→ Requirement
Exactly as given, repeat all of the entries.

++++++++++++++++++++

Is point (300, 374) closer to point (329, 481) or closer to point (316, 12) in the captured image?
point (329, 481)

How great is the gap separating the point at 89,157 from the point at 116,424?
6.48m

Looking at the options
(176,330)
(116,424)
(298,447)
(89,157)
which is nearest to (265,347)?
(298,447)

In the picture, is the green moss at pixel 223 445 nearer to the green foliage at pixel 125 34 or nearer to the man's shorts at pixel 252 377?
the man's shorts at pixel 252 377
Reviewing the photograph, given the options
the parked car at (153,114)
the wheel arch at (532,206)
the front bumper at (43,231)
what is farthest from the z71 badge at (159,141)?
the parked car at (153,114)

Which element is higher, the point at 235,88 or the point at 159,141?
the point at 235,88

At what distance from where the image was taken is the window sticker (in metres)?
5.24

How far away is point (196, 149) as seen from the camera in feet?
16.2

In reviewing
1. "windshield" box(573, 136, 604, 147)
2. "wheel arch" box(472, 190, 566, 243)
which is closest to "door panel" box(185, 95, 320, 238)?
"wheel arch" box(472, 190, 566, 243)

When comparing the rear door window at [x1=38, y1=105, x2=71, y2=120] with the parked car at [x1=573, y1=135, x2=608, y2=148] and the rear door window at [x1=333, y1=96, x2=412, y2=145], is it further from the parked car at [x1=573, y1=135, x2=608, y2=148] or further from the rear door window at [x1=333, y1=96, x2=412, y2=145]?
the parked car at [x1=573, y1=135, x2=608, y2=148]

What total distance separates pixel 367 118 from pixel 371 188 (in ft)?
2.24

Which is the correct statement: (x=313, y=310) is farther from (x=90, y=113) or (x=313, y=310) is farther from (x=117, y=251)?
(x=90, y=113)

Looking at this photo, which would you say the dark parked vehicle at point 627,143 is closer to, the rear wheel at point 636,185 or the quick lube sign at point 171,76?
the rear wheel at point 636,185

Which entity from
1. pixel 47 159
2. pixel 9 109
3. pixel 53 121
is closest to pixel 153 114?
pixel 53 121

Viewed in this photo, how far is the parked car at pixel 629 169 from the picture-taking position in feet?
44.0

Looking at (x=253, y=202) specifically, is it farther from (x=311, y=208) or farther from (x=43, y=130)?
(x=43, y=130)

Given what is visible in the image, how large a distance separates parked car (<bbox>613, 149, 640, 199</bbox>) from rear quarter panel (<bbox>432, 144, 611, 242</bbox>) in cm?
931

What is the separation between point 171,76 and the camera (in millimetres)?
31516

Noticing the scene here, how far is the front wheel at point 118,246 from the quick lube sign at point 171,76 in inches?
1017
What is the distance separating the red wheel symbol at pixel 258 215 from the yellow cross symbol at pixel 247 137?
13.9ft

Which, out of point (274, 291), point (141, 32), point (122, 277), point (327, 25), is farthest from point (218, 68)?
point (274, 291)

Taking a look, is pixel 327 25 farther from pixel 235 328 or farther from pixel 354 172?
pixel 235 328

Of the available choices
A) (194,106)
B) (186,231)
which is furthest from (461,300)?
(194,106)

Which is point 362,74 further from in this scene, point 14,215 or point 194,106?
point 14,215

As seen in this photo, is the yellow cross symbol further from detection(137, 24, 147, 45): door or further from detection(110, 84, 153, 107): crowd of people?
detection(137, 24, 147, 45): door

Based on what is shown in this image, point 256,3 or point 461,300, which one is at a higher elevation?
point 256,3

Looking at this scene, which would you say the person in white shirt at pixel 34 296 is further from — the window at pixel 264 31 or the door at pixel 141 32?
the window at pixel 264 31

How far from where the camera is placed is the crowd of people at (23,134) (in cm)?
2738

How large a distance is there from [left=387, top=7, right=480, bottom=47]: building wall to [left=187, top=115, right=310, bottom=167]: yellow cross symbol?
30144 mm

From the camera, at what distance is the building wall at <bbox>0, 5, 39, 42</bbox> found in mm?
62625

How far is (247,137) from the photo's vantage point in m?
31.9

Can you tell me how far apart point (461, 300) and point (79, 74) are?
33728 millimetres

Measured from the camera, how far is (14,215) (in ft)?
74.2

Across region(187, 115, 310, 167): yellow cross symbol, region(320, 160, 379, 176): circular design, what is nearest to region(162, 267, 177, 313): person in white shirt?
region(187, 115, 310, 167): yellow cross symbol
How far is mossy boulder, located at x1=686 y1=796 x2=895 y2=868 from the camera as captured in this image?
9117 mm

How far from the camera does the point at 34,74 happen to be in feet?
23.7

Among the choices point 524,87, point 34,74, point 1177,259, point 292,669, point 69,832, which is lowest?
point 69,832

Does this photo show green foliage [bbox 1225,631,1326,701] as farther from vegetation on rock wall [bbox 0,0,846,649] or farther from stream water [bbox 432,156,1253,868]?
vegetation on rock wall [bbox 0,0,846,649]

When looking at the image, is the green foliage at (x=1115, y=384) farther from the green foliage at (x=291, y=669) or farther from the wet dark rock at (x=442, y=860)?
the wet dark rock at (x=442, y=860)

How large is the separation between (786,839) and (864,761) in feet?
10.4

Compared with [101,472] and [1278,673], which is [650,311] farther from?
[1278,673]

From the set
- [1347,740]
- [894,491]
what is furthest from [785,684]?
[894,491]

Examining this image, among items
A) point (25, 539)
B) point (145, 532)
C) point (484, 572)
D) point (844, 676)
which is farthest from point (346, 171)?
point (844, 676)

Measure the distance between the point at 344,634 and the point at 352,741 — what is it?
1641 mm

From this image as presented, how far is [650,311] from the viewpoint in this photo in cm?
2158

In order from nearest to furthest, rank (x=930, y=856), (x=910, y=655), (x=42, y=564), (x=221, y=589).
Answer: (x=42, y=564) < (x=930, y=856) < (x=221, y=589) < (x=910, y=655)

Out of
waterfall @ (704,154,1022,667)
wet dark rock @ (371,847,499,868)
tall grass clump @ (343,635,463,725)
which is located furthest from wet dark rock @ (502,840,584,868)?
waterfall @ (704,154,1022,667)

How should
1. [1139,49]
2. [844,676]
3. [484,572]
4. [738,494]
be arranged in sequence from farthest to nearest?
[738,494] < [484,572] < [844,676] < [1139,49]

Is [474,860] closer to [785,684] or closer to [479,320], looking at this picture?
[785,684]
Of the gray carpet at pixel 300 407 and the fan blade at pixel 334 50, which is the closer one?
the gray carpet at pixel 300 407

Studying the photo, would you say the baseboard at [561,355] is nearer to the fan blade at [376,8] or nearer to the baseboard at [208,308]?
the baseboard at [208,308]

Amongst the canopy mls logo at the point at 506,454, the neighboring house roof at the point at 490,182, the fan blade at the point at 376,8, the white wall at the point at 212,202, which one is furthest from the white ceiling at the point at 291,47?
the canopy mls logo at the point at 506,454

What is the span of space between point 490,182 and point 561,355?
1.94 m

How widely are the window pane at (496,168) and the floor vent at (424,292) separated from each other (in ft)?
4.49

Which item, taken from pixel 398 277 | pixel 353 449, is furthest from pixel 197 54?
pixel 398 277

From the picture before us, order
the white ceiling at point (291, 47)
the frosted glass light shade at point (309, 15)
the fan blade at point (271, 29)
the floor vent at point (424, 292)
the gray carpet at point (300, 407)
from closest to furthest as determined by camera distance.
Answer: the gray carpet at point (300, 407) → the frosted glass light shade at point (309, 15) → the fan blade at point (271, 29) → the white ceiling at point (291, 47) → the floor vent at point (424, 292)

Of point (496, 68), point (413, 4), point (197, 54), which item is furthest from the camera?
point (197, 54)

++++++++++++++++++++

→ Solved problem
Is point (300, 374) closer to point (329, 481) or closer to point (316, 12) in the captured image?
point (329, 481)

How great is the gap separating the point at 89,157 from the point at 116,424?
6.48m

Looking at the options
(176,330)
(116,424)
(298,447)
(89,157)
which is nearest to (265,347)?
(298,447)

In the picture, is the green moss at pixel 223 445 nearer to the green foliage at pixel 125 34 or nearer to the man's shorts at pixel 252 377?
the man's shorts at pixel 252 377
Reviewing the photograph, given the options
the parked car at (153,114)
the wheel arch at (532,206)
the front bumper at (43,231)
what is farthest from the z71 badge at (159,141)?
the parked car at (153,114)

Which element is higher, the point at 235,88 or the point at 159,141?
the point at 235,88

At what distance from where the image was taken is the window sticker (in metres)?
5.24

How far away is point (196, 149) as seen from the camera in feet?
16.2

In reviewing
1. "windshield" box(573, 136, 604, 147)
2. "wheel arch" box(472, 190, 566, 243)
which is closest to "door panel" box(185, 95, 320, 238)?
"wheel arch" box(472, 190, 566, 243)

When comparing the rear door window at [x1=38, y1=105, x2=71, y2=120] with the parked car at [x1=573, y1=135, x2=608, y2=148] and the rear door window at [x1=333, y1=96, x2=412, y2=145], is it further from the parked car at [x1=573, y1=135, x2=608, y2=148] or further from the rear door window at [x1=333, y1=96, x2=412, y2=145]?
the parked car at [x1=573, y1=135, x2=608, y2=148]

What total distance separates pixel 367 118 from pixel 371 188 (in ft)?
2.24

Which is the correct statement: (x=313, y=310) is farther from (x=90, y=113) or (x=313, y=310) is farther from (x=117, y=251)?
(x=90, y=113)

Looking at this photo, which would you say the dark parked vehicle at point 627,143 is closer to, the rear wheel at point 636,185 or the quick lube sign at point 171,76?
the rear wheel at point 636,185

Which entity from
1. pixel 47 159
2. pixel 9 109
3. pixel 53 121
is closest to pixel 153 114?
pixel 53 121

Viewed in this photo, how far is the parked car at pixel 629 169 from the picture-taking position in feet?
44.0

Looking at (x=253, y=202) specifically, is it farther from (x=311, y=208) or farther from (x=43, y=130)?
(x=43, y=130)

Given what is visible in the image, how large a distance separates parked car (<bbox>613, 149, 640, 199</bbox>) from rear quarter panel (<bbox>432, 144, 611, 242</bbox>) in cm?
931

What is the separation between point 171,76 and the camera (in millimetres)?
31516

Noticing the scene here, how far is the front wheel at point 118,246 from the quick lube sign at point 171,76 in inches?
1017
What is the distance separating the red wheel symbol at pixel 258 215 from the yellow cross symbol at pixel 247 137?
13.9ft

Which, out of point (274, 291), point (141, 32), point (122, 277), point (327, 25), is farthest from point (218, 68)?
point (274, 291)

Taking a look, is pixel 327 25 farther from pixel 235 328 or farther from pixel 354 172?
pixel 235 328

Of the available choices
A) (194,106)
B) (186,231)
which is furthest from (461,300)?
(194,106)

Which is point 362,74 further from in this scene, point 14,215 or point 194,106?
point 14,215

As seen in this photo, is the yellow cross symbol further from detection(137, 24, 147, 45): door or further from detection(110, 84, 153, 107): crowd of people?
detection(137, 24, 147, 45): door

Based on what is shown in this image, point 256,3 or point 461,300, which one is at a higher elevation?
point 256,3

Looking at this scene, which would you say the person in white shirt at pixel 34 296 is further from — the window at pixel 264 31 or the door at pixel 141 32?
the window at pixel 264 31

How far from where the camera is placed is the crowd of people at (23,134) (in cm)?
2738

How large a distance is there from [left=387, top=7, right=480, bottom=47]: building wall to [left=187, top=115, right=310, bottom=167]: yellow cross symbol?
30144 mm

From the camera, at what distance is the building wall at <bbox>0, 5, 39, 42</bbox> found in mm?
62625

How far is (247,137) from the photo's vantage point in m?
31.9

Can you tell me how far apart point (461, 300) and point (79, 74) are?
33728 millimetres

Measured from the camera, how far is (14,215) (in ft)?
74.2

Across region(187, 115, 310, 167): yellow cross symbol, region(320, 160, 379, 176): circular design, what is nearest to region(162, 267, 177, 313): person in white shirt?
region(187, 115, 310, 167): yellow cross symbol
How far is mossy boulder, located at x1=686 y1=796 x2=895 y2=868 from the camera as captured in this image?
9117 mm

How far from the camera does the point at 34,74 happen to be in feet?
23.7

Among the choices point 524,87, point 34,74, point 1177,259, point 292,669, point 69,832, which is lowest?
point 69,832

Does this photo show green foliage [bbox 1225,631,1326,701] as farther from vegetation on rock wall [bbox 0,0,846,649] or farther from stream water [bbox 432,156,1253,868]?
vegetation on rock wall [bbox 0,0,846,649]

When looking at the image, is the green foliage at (x=1115, y=384) farther from the green foliage at (x=291, y=669) or farther from the wet dark rock at (x=442, y=860)?
the wet dark rock at (x=442, y=860)

How large is the separation between (786,839) and (864,761) in feet?
10.4

Compared with [101,472] and [1278,673], which is [650,311] farther from?
[1278,673]

From the set
- [1347,740]
- [894,491]
what is furthest from [785,684]?
[894,491]

Examining this image, among items
A) point (25, 539)
B) point (145, 532)
C) point (484, 572)
D) point (844, 676)
which is farthest from point (346, 171)?
point (844, 676)

Measure the distance between the point at 344,634 and the point at 352,741 — what is it?
1641 mm

From this image as presented, how far is [650,311] from the viewpoint in this photo in cm?
2158

In order from nearest to furthest, rank (x=930, y=856), (x=910, y=655), (x=42, y=564), (x=221, y=589).
Answer: (x=42, y=564) < (x=930, y=856) < (x=221, y=589) < (x=910, y=655)

Out of
waterfall @ (704,154,1022,667)
wet dark rock @ (371,847,499,868)
tall grass clump @ (343,635,463,725)
which is located furthest from wet dark rock @ (502,840,584,868)?
waterfall @ (704,154,1022,667)

How should
1. [1139,49]
2. [844,676]
3. [484,572]
4. [738,494]
be arranged in sequence from farthest to nearest?
[738,494] < [484,572] < [844,676] < [1139,49]

Is [474,860] closer to [785,684] or closer to [479,320], looking at this picture?
[785,684]
Of the gray carpet at pixel 300 407 and the fan blade at pixel 334 50, which is the closer one?
the gray carpet at pixel 300 407

Studying the photo, would you say the baseboard at [561,355] is nearer to the fan blade at [376,8] or nearer to the baseboard at [208,308]?
the baseboard at [208,308]

Amongst the canopy mls logo at the point at 506,454, the neighboring house roof at the point at 490,182, the fan blade at the point at 376,8, the white wall at the point at 212,202, which one is furthest from the white ceiling at the point at 291,47?
the canopy mls logo at the point at 506,454

What is the span of space between point 490,182 and point 561,355?
1.94 m

How widely are the window pane at (496,168) and the floor vent at (424,292) separated from each other (in ft)?
4.49

Which item, taken from pixel 398 277 | pixel 353 449, is furthest from pixel 197 54?
pixel 398 277

From the picture before us, order
the white ceiling at point (291, 47)
the frosted glass light shade at point (309, 15)
the fan blade at point (271, 29)
the floor vent at point (424, 292)
the gray carpet at point (300, 407)
from closest to furthest as determined by camera distance.
Answer: the gray carpet at point (300, 407) → the frosted glass light shade at point (309, 15) → the fan blade at point (271, 29) → the white ceiling at point (291, 47) → the floor vent at point (424, 292)

Of point (496, 68), point (413, 4), point (197, 54), which item is furthest from the camera?
point (197, 54)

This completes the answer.